Published October 15, 2007 by
Can a marriage be complete without children? The answer to this question depends greatly on social conditions. Until recently, marriage without children was regarded as purposeless, as it still is among certain national and cultural groups. A marriage that remained childless lost its meaning and for that reason frequently could be dissolved. Mankind has, however, developed beyond this "naturalistic" view, for with the decrease in mortality of children and with the prolongation of human life, fertility has become less important for the preservation of mankind, nations, and races. General cultural and political conceptions determine the desire for children more than do economic necessities.
The relationship between economic conditions and the number of children is complex. Families who can afford many children generally have fewer than those who cannot afford them. Some couples plan parenthood in accordance with their ability to support children. Wanting children is natural, but social forces around us influence our thinking so that we either procreate without restraint, or control our fertility even to the point of having no children.
In some relationships, they've already talked about having babies or picked out baby clothes before they've even gotten married. It varies greatly from one relationship to another, no decision is incorrect.

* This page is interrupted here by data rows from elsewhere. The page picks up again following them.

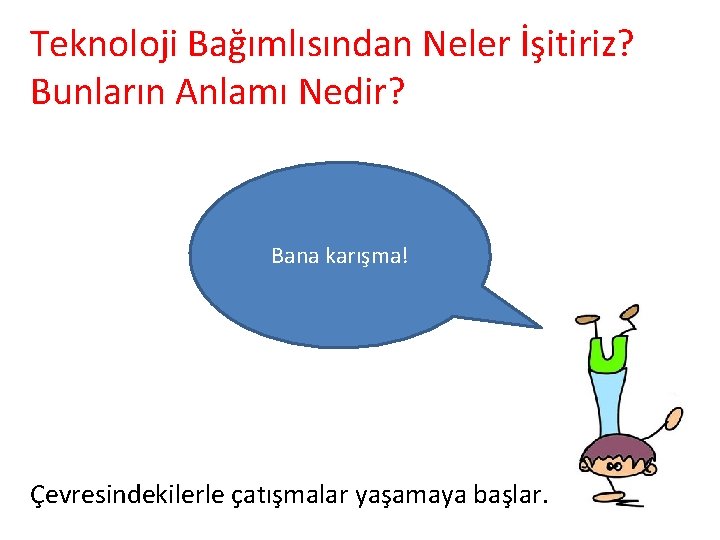 Teknoloji Bağımlısından Neler İşitiriz? Bunların Anlamı Nedir?

Bana karışma!

Çevresindekilerle çatışmalar yaşamaya başlar.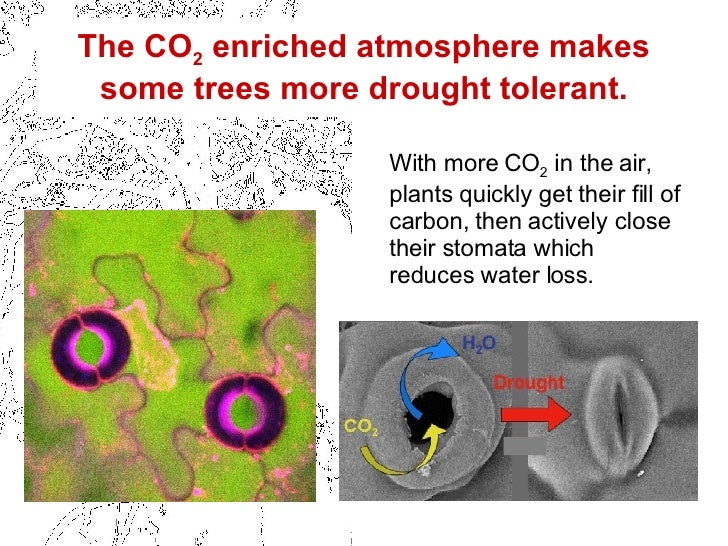 The $CO_2$ enriched atmosphere makes some trees more drought tolerant.

With more $CO_2$ in the air, plants quickly get their fill of carbon, then actively close their stomata which reduces water loss.

$H_2O$

Drought

$CO_2$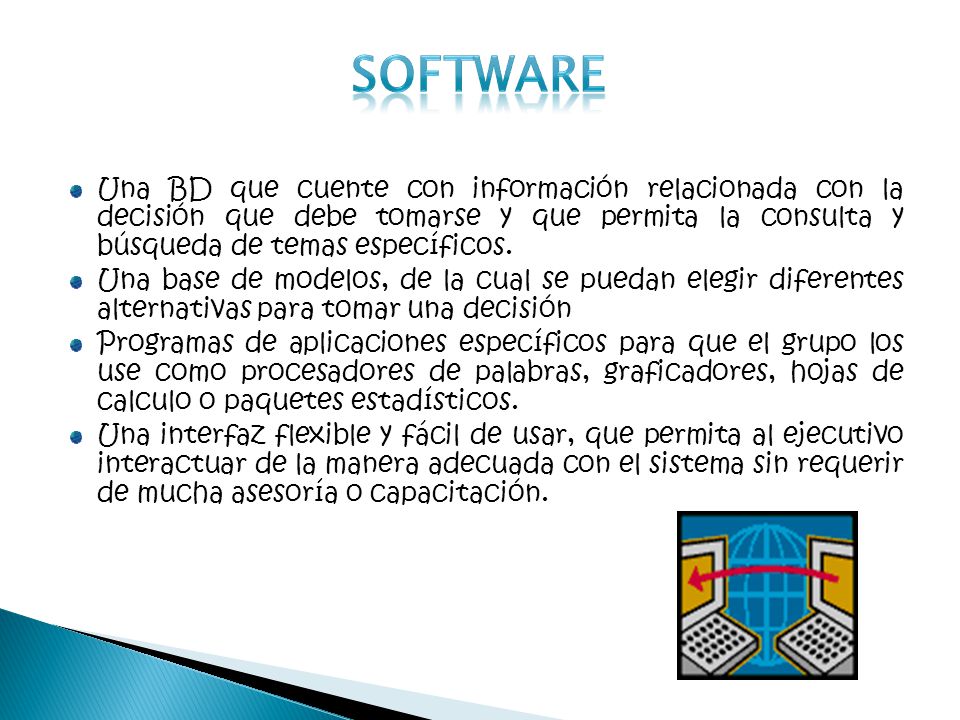 SOFTWARE

Una BD que cuente con información relacionada con la decisión que debe tomarse y que permita la consulta y búsqueda de temas específicos.

Una base de modelos, de la cual se puedan elegir diferentes alternativas para tomar una decisión

Programas de aplicaciones específicos para que el grupo los use como procesadores de palabras, graficadores, hojas de calculo o paquetes estadísticos.

Una interfaz flexible y fácil de usar, que permita al ejecutivo interactuar de la manera adecuada con el sistema sin requerir de mucha asesoría o capacitación.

The ability to conquer natural forces in the outside world and within himself enables man today to make a deliberate decision. We must recognize the antagonistic social tendencies which affect the individual and complicate the marital problems. On one side are certain religious and political demands to rear as many children as possible. The sociological background of the political encouragement of birth is obvious. Groups striving for national or racial superiority demand a large number of offspring to claim more rights and to supply armies to fight for them. It is more difficult to trace the social meaning of religious prescripts. The idea of Divine Providence excludes man's right to decide about life, which is given and taken by the Lord. A third factor responsible for large families today is quite different. It is indifference and ignorance which often prevent deliberate planning of parenthood.
On the other side we are confronted also by divergent forces coinciding in the demand for limited parenthood. A certain sense of responsibility prevents some married couples from having children, because they cannot offer what they feel children require-economic security, pleasant surroundings, a balanced and happy life, and reasonable prospects for the future. They question the right of anyone to produce children in times as distressing as the present. This argument in itself may be based on a real sense of responsibility and be part of an outlook on life following ideas of Malthus, or it may express only personal cowardice and timidity. A more courageous person may see chances for progeny where a timid soul cannot envisage even his own survival. Selfish tendencies are frequently hidden behind a pretense of responsibility. Women may be more interested in "girlish figures" than in womanhood; men may consider the accumulation of money more important than spending it on children. Caring for a child may involve sacrifice of leisure time and freedom of movement.
The nature of the theses offered as reasons for or against procreation makes it difficult to decide in anyone instance what influence the existence or nonexistence of children may have on the fate of the marriage. The outcome will depend very much on the moral forces involved. Couples having many children because they are inspired by deep religious feelings or by feelings of national and racial pride face different problems than a couple whose numerous offspring are the undesired products of carelessness or drunkenness. On the other side, a childless union as a result of selfishness and fear is different from the companionship of two people devoted exclusively to each other. Whether childbirth is avoided because of sincere consideration for the child or for consideration for the parents has practical consequences upon the marriage.
Since man has learned to regulate reproduction, there has been a definite tendency to reduce the number of offspring sharply. Moreover, the whole meaning of marriage has changed with the emancipation of women. Companionship has to a large degree replaced motherhood. Love has become meaningful even without "natural" consequences. Sexuality is no longer merely a scheming device of nature to force reproduction. Human sex proves thereby its independence of natural compulsion; it has changed its function from the animalistic drive as part of the reproduction process to a human practice for personal gratification. Love unites two human beings for common endeavor, and having children is only one part of their marital functions. Husband and wife have significance for each other apart from their potential parenthood.